C'est sous la gouverne de Cugnet que l'économie des fourrures reprend son élan au Saguenay à partir de 1720. Les deux grands objectifs qu'il poursuit pour réorganiser la Traite consistent à s'assurer d'une clientèle nombreuse et régulière dans les postes et à se soucier de conservation. Né à Paris en 1688, François-Étienne Cugnet a une formation en droit civil ou commercial de l'Université de Paris. Il allie à ces connaissances les qualités d'un entrepreneur et d'un marchand dynamique. Dès son arrivée en Nouvelle-France en 1719, il entreprend son ascension sociale. Directeur du Domaine jusqu'en 1737, puis sous-locataire de 1737 à 1749, Cugnet rentabilise la Traite de Tadoussac au point où ses adversaires lui reprochent de tirer trop grand profit de cette activité, considérant les coûts peu élevés de location qu'il doit payer ainsi que les frais divers d'opération. Outre l'activité qu'il mène pour exploiter le Saguenay, Cugnet devient, en 1730, membre du Conseil supérieur, le plus haut tribunal de la colonie. Dès 1733, il apparaît comme une figure dominante dans la société qui allait devenir la compagnie des Forges du Saint-Maurice.

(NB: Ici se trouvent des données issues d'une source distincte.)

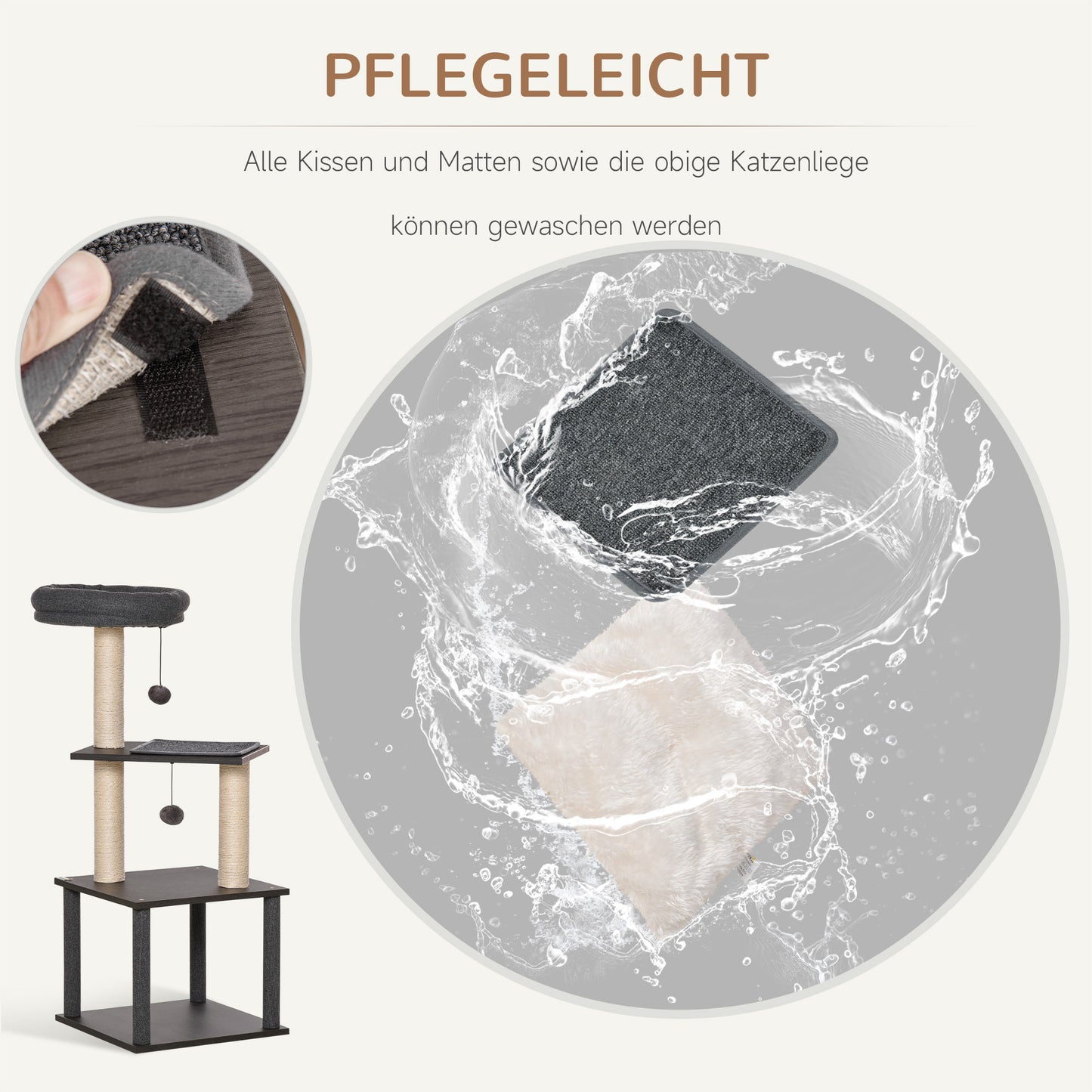 PFLEGELEICHT

Alle Kissen und Matten sowie die obige Katzenliege

können gewaschen werden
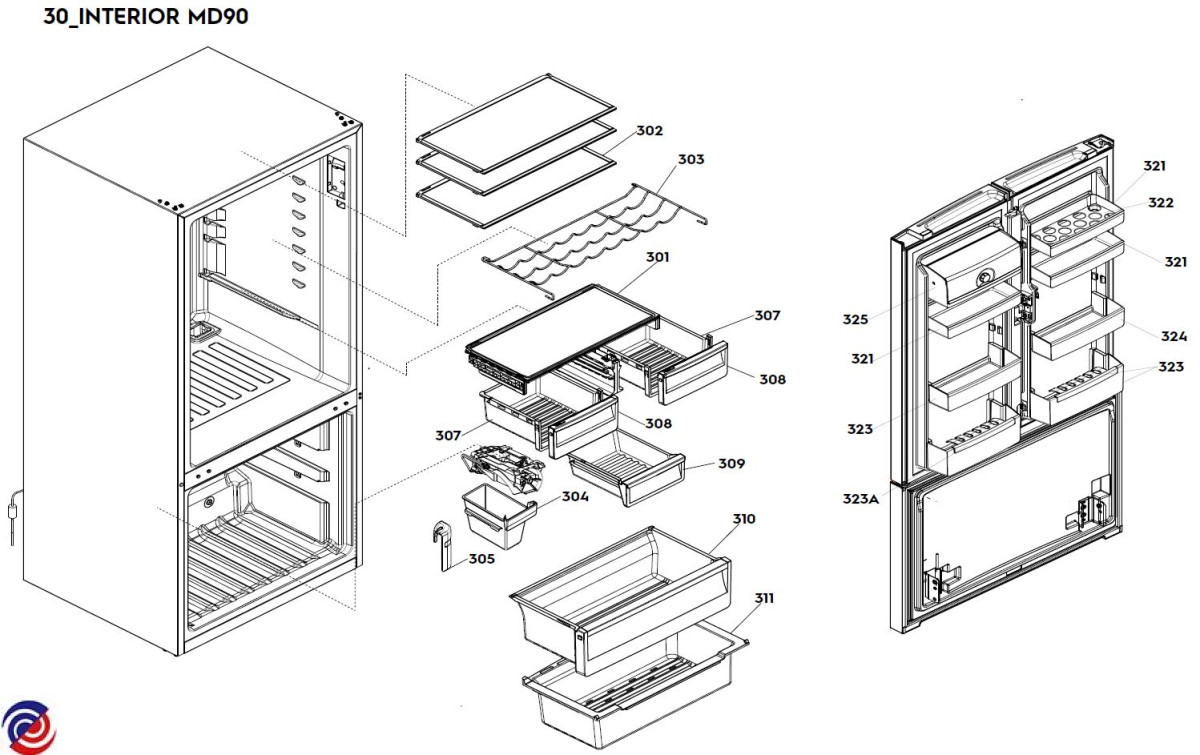 30_INTERIOR MD90

302
303
301
307
308
307
308
309
304
305
310
311
321
322
321
325
321
324
323
323
323A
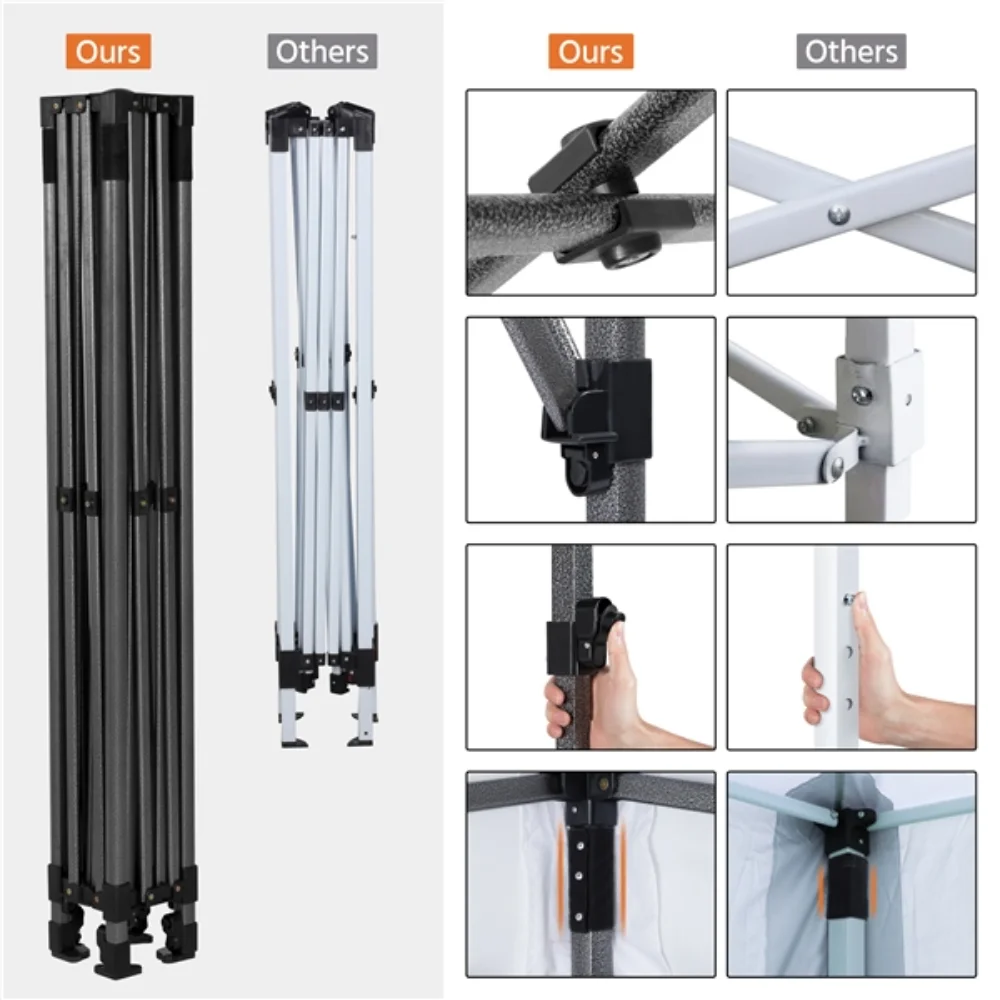 Ours
Others
Ours
Others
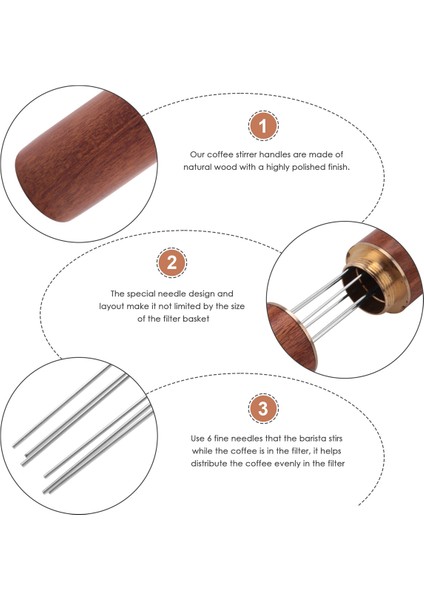 1

Our coffee stirrer handles are made of natural wood with a highly polished finish.

2

The special needle design and layout make it not limited by the size of the filter basket

3

Use 6 fine needles that the barista stirs while the coffee is in the filter, it helps distribute the coffee evenly in the filter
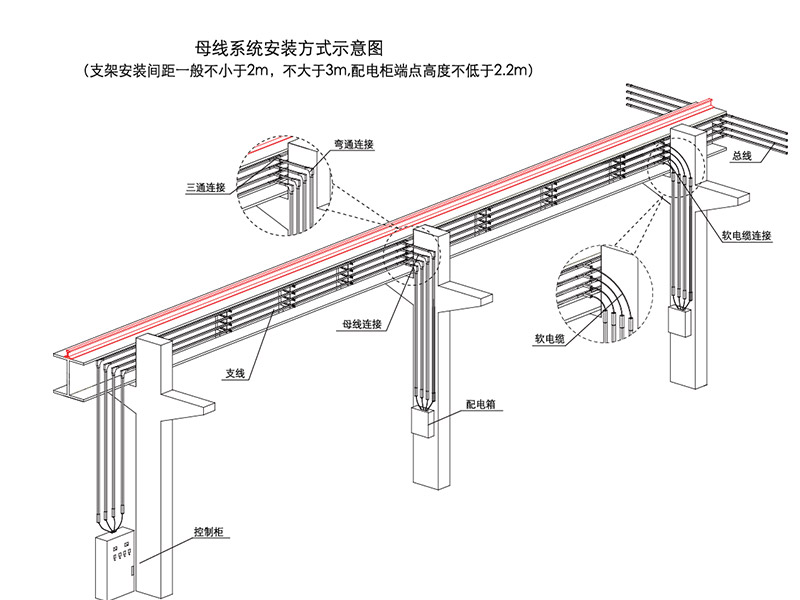 母线系统安装方式示意图
（支架安装间距一般不小于2m，不大于3m,配电柜端点高度不低于2.2m)

弯通连接

三通连接

总线

软电缆连接

母线连接

软电缆

支线

配电箱

控制柜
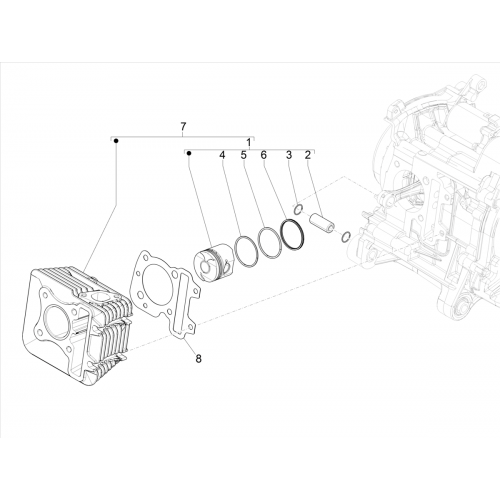 7
1
4 5 6 3 2
8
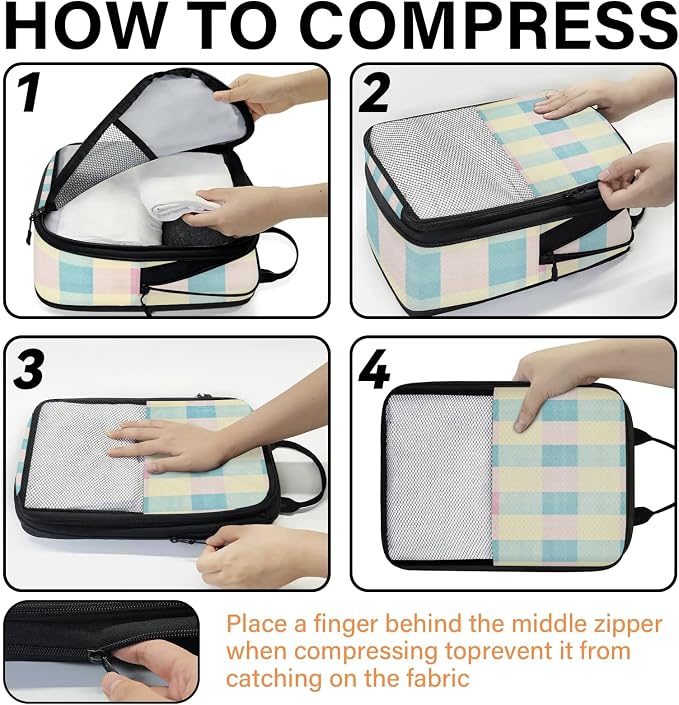 HOW TO COMPRESS

1

2

3

4

Place a finger behind the middle zipper when compressing toprevent it from catching on the fabric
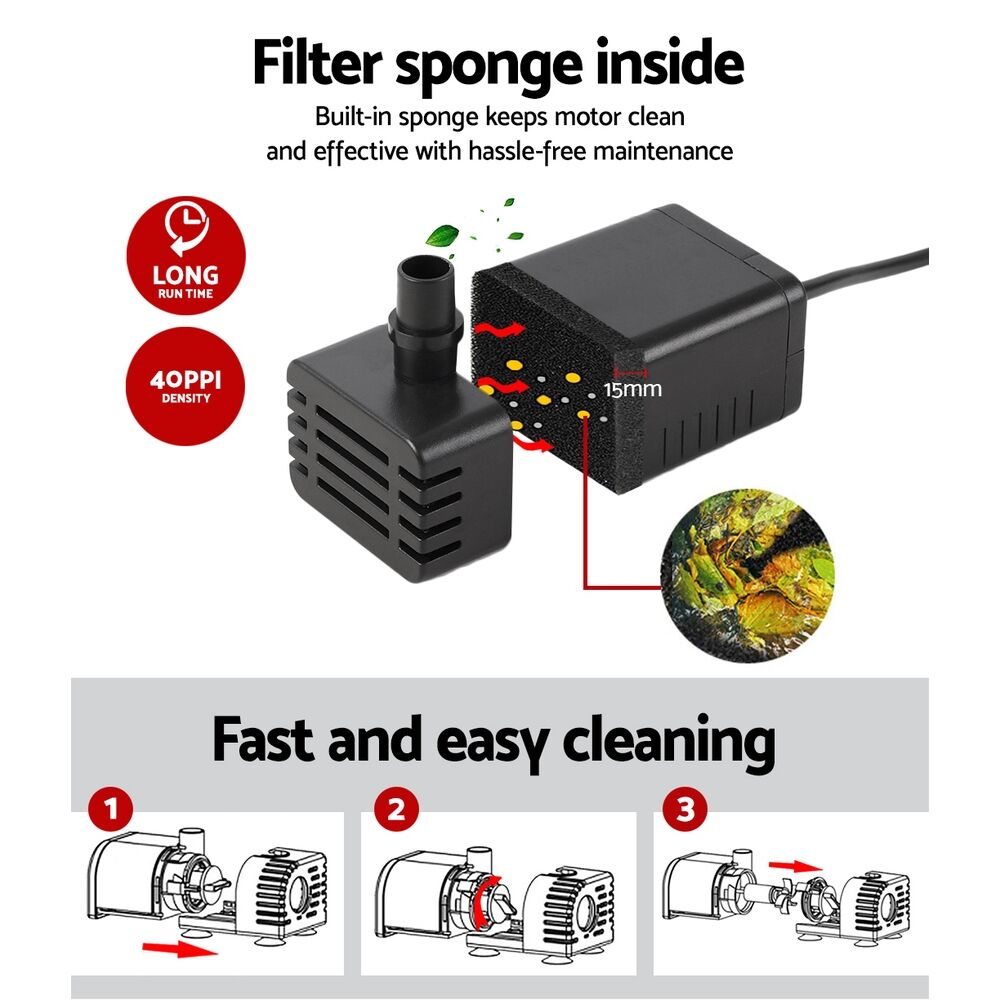 Filter sponge inside

Built-in sponge keeps motor clean and effective with hassle-free maintenance

LONG
RUN TIME

40PPI
DENSITY

15mm

Fast and easy cleaning

1

2

3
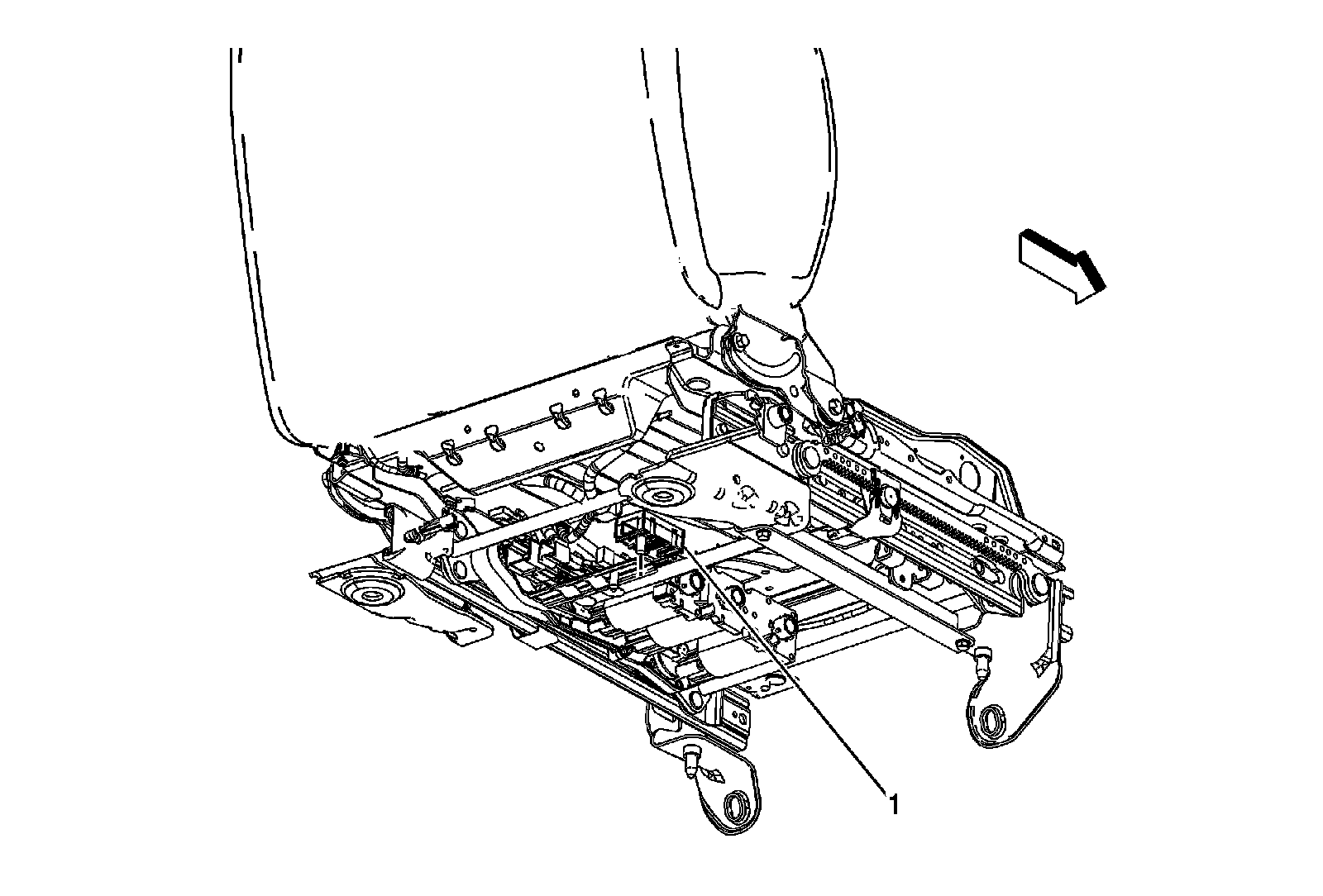 1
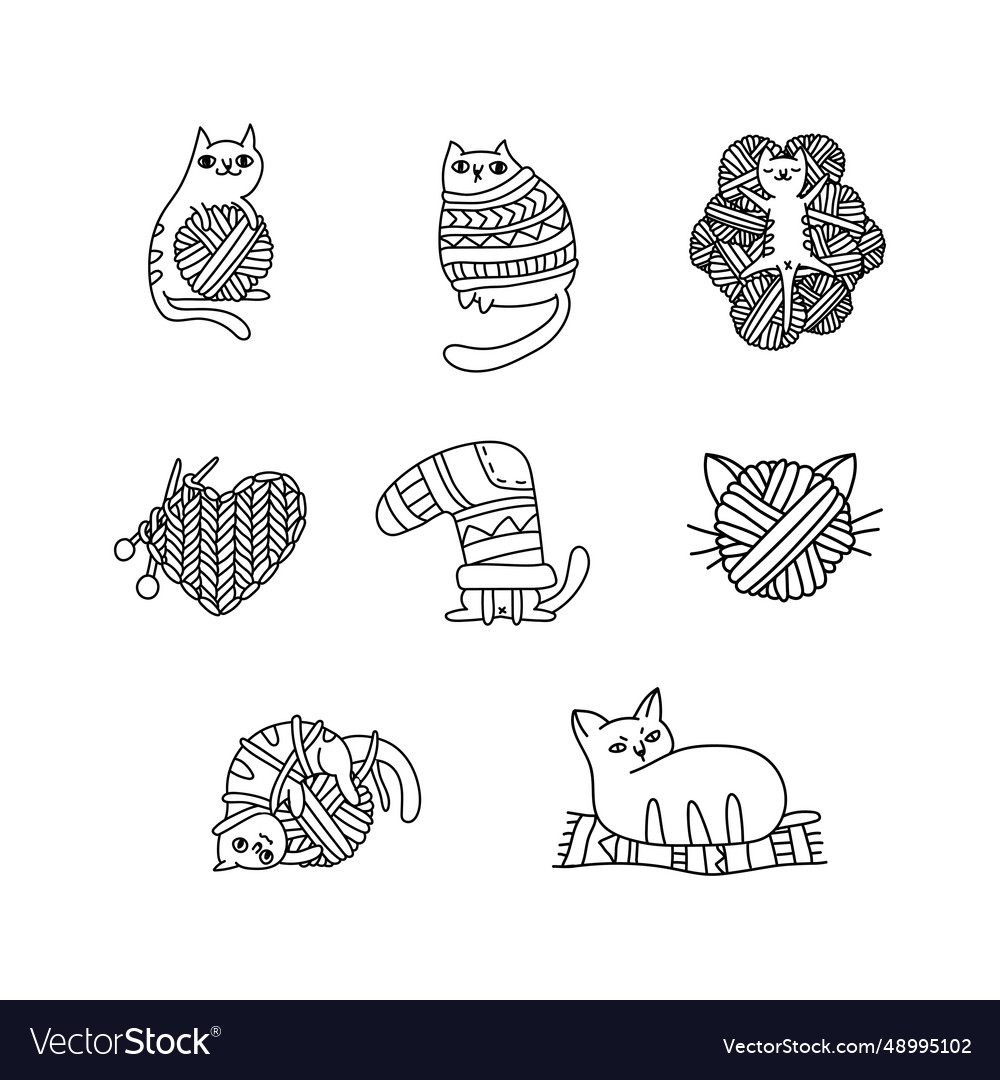 VectorStock®

VectorStock.com/48995102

Il est difficile d'établir précisément l'importance de la traite pendant le règne de Cugnet. Durant son bail, il ne cesse de se plaindre des maigres profits qu'il retire de son commerce au Saguenay. Dans sa comptabilité officielle, il prétend qu'il n'a fait que 937 livres 13 sols et 3 deniers de profit entre 1737 et 1741. Après vérification, l'intendant Hocquart, son protecteur, estime toutefois que les profits auraient atteint 42 000 livres pendant les cinq premières années du bail. Pour une période de dix ans pendant laquelle Cugnet détient des droits sur le Domaine, l'historien Cameron Nish estime qu'il a retiré un profit annuel moyen de 10 719 livres. Le coût de son bail s'élevait à 4 500 livres en début de période et atteignait 6 000 livres à la fin. Des recherches plus récentes confirment que les profits annuels de Cugnet se situeraient effectivement aux alentours des chiffres établis par Nish. On aura idée de l'importance de ses profits en se rappelant que vers la même époque le salaire annuel d'un artisan, armurier ou tonnelier, se situe à quelque 375 livres.

L'intendant Bigot, qui soupçonne Cugnet d'avoir retiré des profits exagérés de la ferme de Tadoussac, s'empresse, à l'automne 1749, de l'allouer à Marie-Anne Barbel, veuve Fornel, moyennant une location annuelle de 7 000 livres. Pendant l'occupation de son bail qui dure jusqu'en octobre 1755, ses recettes moyennes s'élèveraient entre 18 000 et 20 000 livres. Considérant l'inflation galopante due à la guerre, il faut évaluer ces chiffres avec prudence et ne pas leur imputer le signe d'un changement en profondeur de ce commerce au Saguenay. La reprise de la Traite par le roi de France à partir de 1755 n'est peut-être pas étrangère au fait que celui-ci cherche à accroître par tous les moyens ses revenus pour financer la guerre qu'il mène en Nouvelle-France contre son ennemi séculaire, l'Angleterre. Il reste qu'à la fin du Régime français, la Traite du Domaine est suffisamment bien organisée pour permettre aux intervenants de tirer profit de leur activité.


Bibliographie :
 
Girard, Camil et Normand Perron. Histoire du Saguenay–Lac-Saint-Jean, Québec, Institut québécois de recherche sur la culture, 1989. 665 p.